**What is required**
Transcribe the lines of the records starting with the one that has "If you compare" in it and ending with the last, and transcribe nothing else.

— begin Data provided —

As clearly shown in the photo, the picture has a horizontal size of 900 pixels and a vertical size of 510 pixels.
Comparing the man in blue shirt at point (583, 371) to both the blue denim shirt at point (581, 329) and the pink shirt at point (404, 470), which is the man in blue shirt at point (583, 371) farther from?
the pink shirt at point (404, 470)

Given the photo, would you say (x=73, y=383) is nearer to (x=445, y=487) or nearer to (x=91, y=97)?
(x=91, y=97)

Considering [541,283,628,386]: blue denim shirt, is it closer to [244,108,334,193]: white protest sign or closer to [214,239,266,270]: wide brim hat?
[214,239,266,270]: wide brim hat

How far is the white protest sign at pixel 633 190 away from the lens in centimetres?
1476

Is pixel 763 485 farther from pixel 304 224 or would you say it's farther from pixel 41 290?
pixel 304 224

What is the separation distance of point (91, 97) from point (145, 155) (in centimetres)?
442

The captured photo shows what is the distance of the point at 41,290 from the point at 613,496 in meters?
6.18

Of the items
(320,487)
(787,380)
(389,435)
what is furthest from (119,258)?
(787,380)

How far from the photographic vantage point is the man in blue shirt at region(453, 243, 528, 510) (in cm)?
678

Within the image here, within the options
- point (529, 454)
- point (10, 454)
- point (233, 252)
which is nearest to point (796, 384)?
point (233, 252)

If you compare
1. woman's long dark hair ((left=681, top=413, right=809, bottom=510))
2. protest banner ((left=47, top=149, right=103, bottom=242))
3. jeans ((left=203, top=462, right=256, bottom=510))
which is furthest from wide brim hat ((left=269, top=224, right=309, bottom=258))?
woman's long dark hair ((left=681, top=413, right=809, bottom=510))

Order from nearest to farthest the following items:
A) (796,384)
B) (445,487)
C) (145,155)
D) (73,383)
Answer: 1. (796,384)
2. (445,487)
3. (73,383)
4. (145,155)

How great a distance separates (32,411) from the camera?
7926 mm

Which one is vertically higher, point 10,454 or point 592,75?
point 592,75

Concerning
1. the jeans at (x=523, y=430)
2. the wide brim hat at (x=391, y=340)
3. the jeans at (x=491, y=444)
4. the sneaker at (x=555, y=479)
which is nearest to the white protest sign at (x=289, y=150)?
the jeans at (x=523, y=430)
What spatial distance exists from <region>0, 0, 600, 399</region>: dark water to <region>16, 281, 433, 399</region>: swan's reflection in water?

— end Data provided —

**Reply to the task**
If you compare
1. woman's long dark hair ((left=681, top=413, right=809, bottom=510))
2. protest banner ((left=47, top=149, right=103, bottom=242))
3. jeans ((left=203, top=462, right=256, bottom=510))
which is furthest from wide brim hat ((left=269, top=224, right=309, bottom=258))?
woman's long dark hair ((left=681, top=413, right=809, bottom=510))

Order from nearest to farthest the following items:
A) (796,384)
B) (445,487)
C) (145,155)
D) (73,383)
Answer: 1. (796,384)
2. (445,487)
3. (73,383)
4. (145,155)

How great a distance separates (32,411) from the camera?
7926 mm

Which one is vertically higher, point 10,454 or point 592,75?
point 592,75

Concerning
1. the jeans at (x=523, y=430)
2. the wide brim hat at (x=391, y=340)
3. the jeans at (x=491, y=444)
4. the sneaker at (x=555, y=479)
which is nearest to the white protest sign at (x=289, y=150)?
the jeans at (x=523, y=430)
What spatial distance exists from <region>0, 0, 600, 399</region>: dark water to <region>16, 281, 433, 399</region>: swan's reflection in water?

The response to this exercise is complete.